▶ [Extrait du document]
● ● ● ●
Claude a souscrit à un crédit renouvelable "pour avoir un petit plus au cas où"
Ancienne agente immobilière et gérante de magasin, Claude perçoit une pension de retraite de 1 820 euros. A 72 ans, elle vit seule en Haute-Vienne, dans un logement dont le loyer et les charges (électricité, bois) représentent environ 500 euros par mois. Elle a souscrit au printemps à un crédit renouvelable de 3 500 euros auprès de sa banque, pour régler des frais optiques et se constituer un matelas de sécurité en cas d'imprévu.
"Pour payer 900 euros de frais de lunettes à ma charge, mon banquier m'a proposé en mars un crédit intéressant avec un taux à 4,5%. Je rembourse des mensualités de 162 euros sur 24 mois. Pour l'instant, j'ai utilisé 1 000 euros du capital, et j'ai gardé 2 500 euros de côté. On me dit que j'ai une belle retraite. Je sais qu'il y a des gens qui sont plus dans la mouise que moi. Je n'ai pas de problèmes bancaires, mais je dois quand même compter. J'ai un peu d'argent de côté, mais je n'ai pas non plus des mille et des cents.
Alors, j'ai préféré prendre un crédit pour avoir un petit plus au cas où. J'ai une voiture qui a 220 000 km au compteur. Si elle tombe en rade dans un ou deux ans, il faudra que j'en rachète une. Et puis avec la hausse des prix de l'électricité, tout a augmenté. Je me demande ce qui va encore nous tomber sur le coin de la figure dans les mois et les années à venir. Est-ce que l'inflation va continuer ? On n'en sait rien. On est dans l'hypothétique."
Manon s'est endettée "pour se nourrir"
● ● ● ●
[Entrées de données enregistrées]

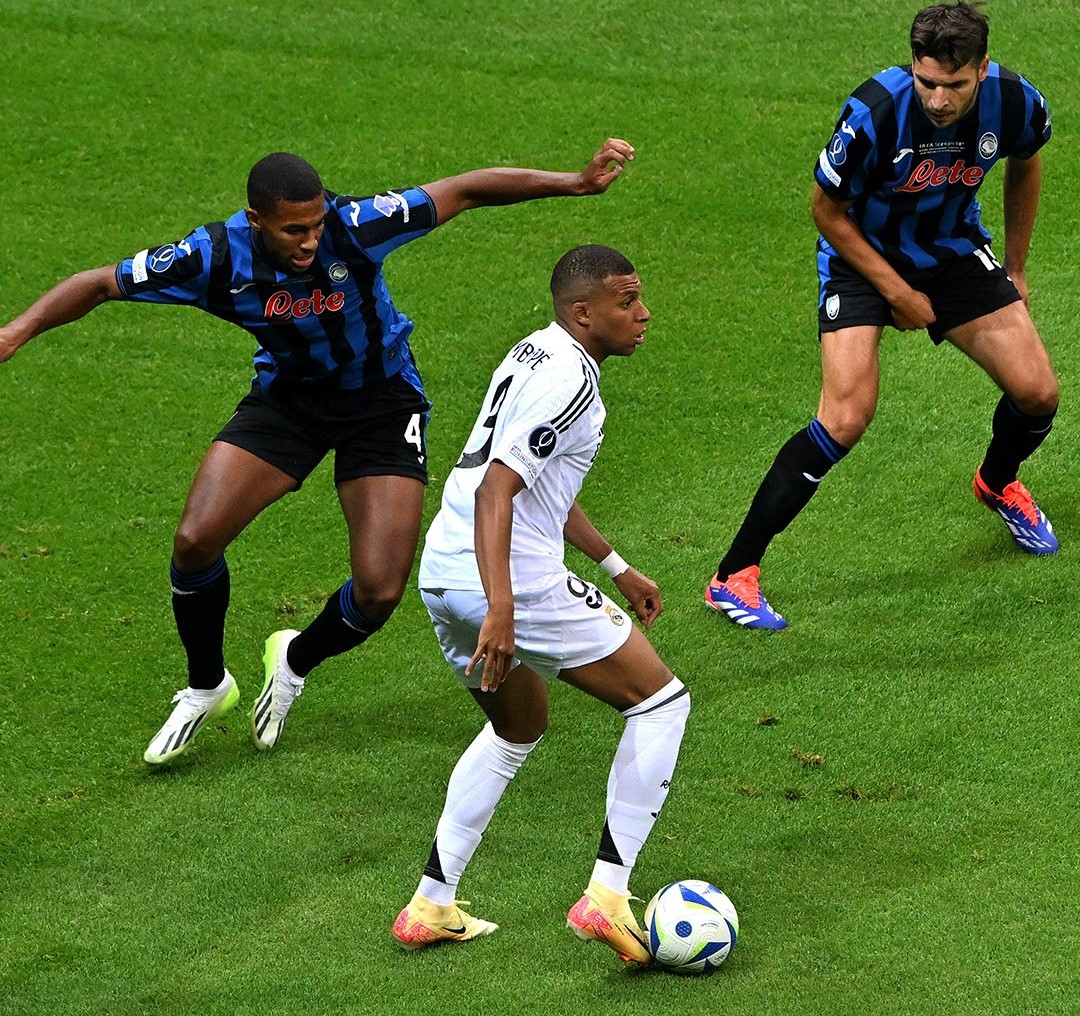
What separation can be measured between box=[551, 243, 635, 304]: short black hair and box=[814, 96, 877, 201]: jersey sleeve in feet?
5.78

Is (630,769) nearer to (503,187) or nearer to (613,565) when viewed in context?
(613,565)

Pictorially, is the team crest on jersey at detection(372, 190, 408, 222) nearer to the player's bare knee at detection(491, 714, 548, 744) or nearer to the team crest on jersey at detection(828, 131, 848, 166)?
the team crest on jersey at detection(828, 131, 848, 166)

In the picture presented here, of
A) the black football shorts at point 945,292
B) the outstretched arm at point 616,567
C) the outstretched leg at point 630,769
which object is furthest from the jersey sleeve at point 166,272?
the black football shorts at point 945,292

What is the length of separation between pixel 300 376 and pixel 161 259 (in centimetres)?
64

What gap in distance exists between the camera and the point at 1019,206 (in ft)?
21.4

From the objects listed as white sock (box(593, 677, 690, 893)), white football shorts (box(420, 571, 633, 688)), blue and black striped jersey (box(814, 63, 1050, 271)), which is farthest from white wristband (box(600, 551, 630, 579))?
blue and black striped jersey (box(814, 63, 1050, 271))

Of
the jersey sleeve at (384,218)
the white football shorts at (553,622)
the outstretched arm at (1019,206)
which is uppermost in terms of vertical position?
the jersey sleeve at (384,218)

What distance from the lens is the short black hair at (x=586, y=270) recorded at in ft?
14.9

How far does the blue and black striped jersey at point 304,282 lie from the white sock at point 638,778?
1.85 m

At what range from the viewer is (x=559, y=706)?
20.1 feet

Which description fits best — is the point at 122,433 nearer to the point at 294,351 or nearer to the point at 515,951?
the point at 294,351

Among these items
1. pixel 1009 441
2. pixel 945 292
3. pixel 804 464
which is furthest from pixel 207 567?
pixel 1009 441

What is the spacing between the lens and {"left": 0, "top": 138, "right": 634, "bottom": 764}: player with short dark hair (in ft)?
17.7

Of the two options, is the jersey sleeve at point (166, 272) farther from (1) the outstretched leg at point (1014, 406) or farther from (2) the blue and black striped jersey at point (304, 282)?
(1) the outstretched leg at point (1014, 406)
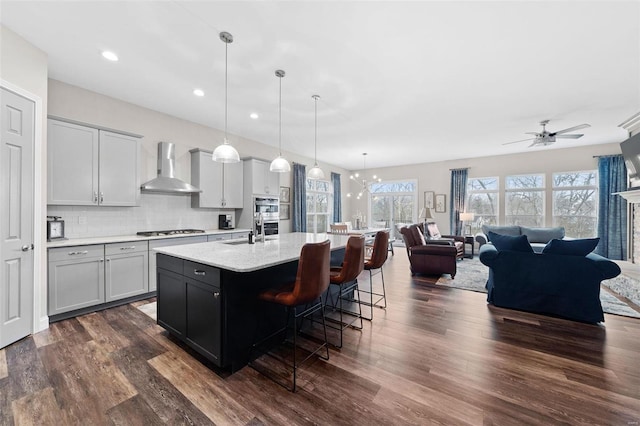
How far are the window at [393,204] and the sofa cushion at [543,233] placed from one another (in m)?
3.07

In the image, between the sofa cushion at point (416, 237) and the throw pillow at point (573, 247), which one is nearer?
the throw pillow at point (573, 247)

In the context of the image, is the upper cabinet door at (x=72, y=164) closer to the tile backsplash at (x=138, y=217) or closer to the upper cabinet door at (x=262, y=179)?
the tile backsplash at (x=138, y=217)

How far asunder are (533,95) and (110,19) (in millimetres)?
5002

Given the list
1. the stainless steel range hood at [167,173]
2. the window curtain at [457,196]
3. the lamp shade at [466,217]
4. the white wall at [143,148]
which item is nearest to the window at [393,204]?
the window curtain at [457,196]

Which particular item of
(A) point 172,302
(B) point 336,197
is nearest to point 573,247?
(A) point 172,302

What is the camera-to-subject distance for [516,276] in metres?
3.20

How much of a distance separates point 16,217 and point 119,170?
4.15ft

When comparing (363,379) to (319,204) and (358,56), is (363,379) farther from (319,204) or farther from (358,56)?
(319,204)

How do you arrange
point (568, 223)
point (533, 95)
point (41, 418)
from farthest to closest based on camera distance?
point (568, 223) → point (533, 95) → point (41, 418)

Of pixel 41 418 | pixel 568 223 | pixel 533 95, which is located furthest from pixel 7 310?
pixel 568 223

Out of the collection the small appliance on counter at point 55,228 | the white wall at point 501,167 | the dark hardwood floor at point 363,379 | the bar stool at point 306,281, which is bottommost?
the dark hardwood floor at point 363,379

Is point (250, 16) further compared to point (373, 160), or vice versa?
point (373, 160)

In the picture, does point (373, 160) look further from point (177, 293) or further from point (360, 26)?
point (177, 293)

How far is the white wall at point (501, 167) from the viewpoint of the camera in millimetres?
6273
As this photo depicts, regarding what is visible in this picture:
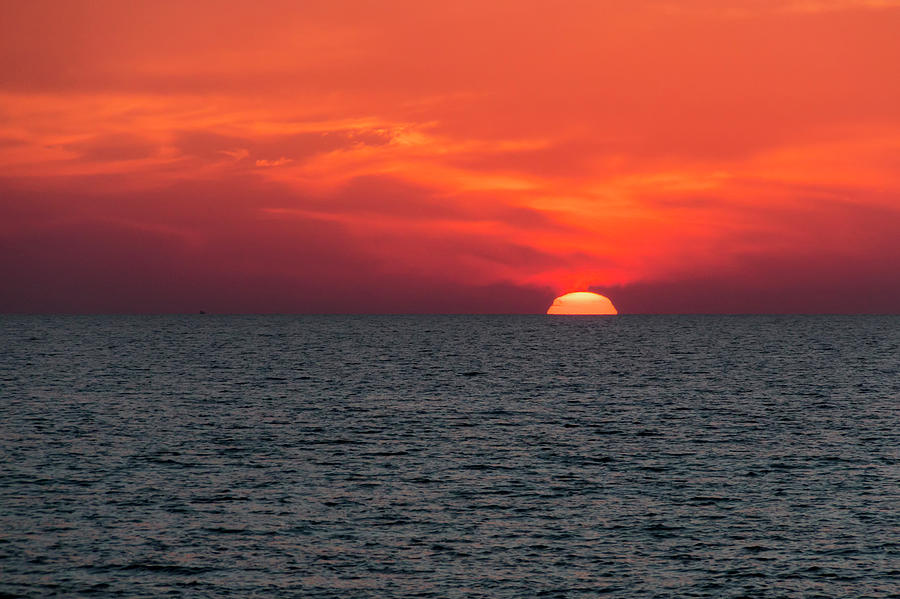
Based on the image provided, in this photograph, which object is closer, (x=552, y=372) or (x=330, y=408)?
(x=330, y=408)

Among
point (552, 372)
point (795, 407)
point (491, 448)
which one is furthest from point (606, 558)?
point (552, 372)

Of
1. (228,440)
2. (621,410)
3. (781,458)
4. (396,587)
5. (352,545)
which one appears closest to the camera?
(396,587)

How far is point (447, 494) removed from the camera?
4034 cm

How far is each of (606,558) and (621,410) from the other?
4227 centimetres

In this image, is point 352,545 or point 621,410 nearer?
point 352,545

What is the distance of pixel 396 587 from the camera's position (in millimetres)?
28047

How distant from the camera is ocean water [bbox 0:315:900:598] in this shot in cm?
2905

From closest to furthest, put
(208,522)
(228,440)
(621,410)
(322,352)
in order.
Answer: (208,522), (228,440), (621,410), (322,352)

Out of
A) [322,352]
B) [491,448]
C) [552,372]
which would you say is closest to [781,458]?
[491,448]

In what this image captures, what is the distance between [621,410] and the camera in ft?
238

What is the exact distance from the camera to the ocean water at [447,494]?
95.3 feet

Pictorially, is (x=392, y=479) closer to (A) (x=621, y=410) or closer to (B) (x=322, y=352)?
(A) (x=621, y=410)

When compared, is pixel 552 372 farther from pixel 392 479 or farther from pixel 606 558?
pixel 606 558

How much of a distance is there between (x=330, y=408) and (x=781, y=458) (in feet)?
119
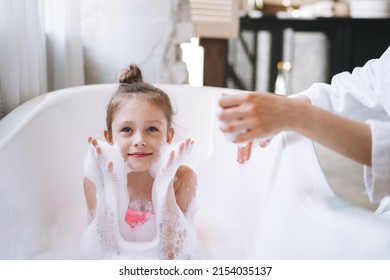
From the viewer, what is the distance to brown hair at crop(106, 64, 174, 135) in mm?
891

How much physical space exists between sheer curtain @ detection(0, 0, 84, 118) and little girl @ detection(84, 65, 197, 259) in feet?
0.93

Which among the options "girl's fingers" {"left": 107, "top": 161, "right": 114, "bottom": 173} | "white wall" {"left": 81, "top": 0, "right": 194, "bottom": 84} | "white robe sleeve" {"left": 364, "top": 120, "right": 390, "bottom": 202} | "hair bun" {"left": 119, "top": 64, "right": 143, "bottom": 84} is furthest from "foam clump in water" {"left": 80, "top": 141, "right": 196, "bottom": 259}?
"white wall" {"left": 81, "top": 0, "right": 194, "bottom": 84}

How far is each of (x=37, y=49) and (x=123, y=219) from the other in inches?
20.1

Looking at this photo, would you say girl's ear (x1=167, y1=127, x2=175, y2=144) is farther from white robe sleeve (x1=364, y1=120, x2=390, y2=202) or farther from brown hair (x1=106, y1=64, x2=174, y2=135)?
white robe sleeve (x1=364, y1=120, x2=390, y2=202)

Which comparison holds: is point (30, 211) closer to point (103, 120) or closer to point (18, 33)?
point (103, 120)

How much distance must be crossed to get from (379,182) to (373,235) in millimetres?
86

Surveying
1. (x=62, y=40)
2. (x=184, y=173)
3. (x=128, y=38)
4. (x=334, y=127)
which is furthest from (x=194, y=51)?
(x=334, y=127)

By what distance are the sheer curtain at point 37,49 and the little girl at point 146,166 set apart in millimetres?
284

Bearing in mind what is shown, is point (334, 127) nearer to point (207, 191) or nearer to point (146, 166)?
point (146, 166)

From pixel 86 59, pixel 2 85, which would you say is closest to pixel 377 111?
● ● ● ●
▶ [Travail demandé] Imprimez en entier l'extrait sur le crédit renouvelable de Claude, sans y changer un seul mot. Ces données n'ont aucun rôle ici.

▶ [Corrigé]
Claude a souscrit à un crédit renouvelable "pour avoir un petit plus au cas où"
Ancienne agente immobilière et gérante de magasin, Claude perçoit une pension de retraite de 1 820 euros. A 72 ans, elle vit seule en Haute-Vienne, dans un logement dont le loyer et les charges (électricité, bois) représentent environ 500 euros par mois. Elle a souscrit au printemps à un crédit renouvelable de 3 500 euros auprès de sa banque, pour régler des frais optiques et se constituer un matelas de sécurité en cas d'imprévu.
"Pour payer 900 euros de frais de lunettes à ma charge, mon banquier m'a proposé en mars un crédit intéressant avec un taux à 4,5%. Je rembourse des mensualités de 162 euros sur 24 mois. Pour l'instant, j'ai utilisé 1 000 euros du capital, et j'ai gardé 2 500 euros de côté. On me dit que j'ai une belle retraite. Je sais qu'il y a des gens qui sont plus dans la mouise que moi. Je n'ai pas de problèmes bancaires, mais je dois quand même compter. J'ai un peu d'argent de côté, mais je n'ai pas non plus des mille et des cents.
Alors, j'ai préféré prendre un crédit pour avoir un petit plus au cas où. J'ai une voiture qui a 220 000 km au compteur. Si elle tombe en rade dans un ou deux ans, il faudra que j'en rachète une. Et puis avec la hausse des prix de l'électricité, tout a augmenté. Je me demande ce qui va encore nous tomber sur le coin de la figure dans les mois et les années à venir. Est-ce que l'inflation va continuer ? On n'en sait rien. On est dans l'hypothétique."
Manon s'est endettée "pour se nourrir"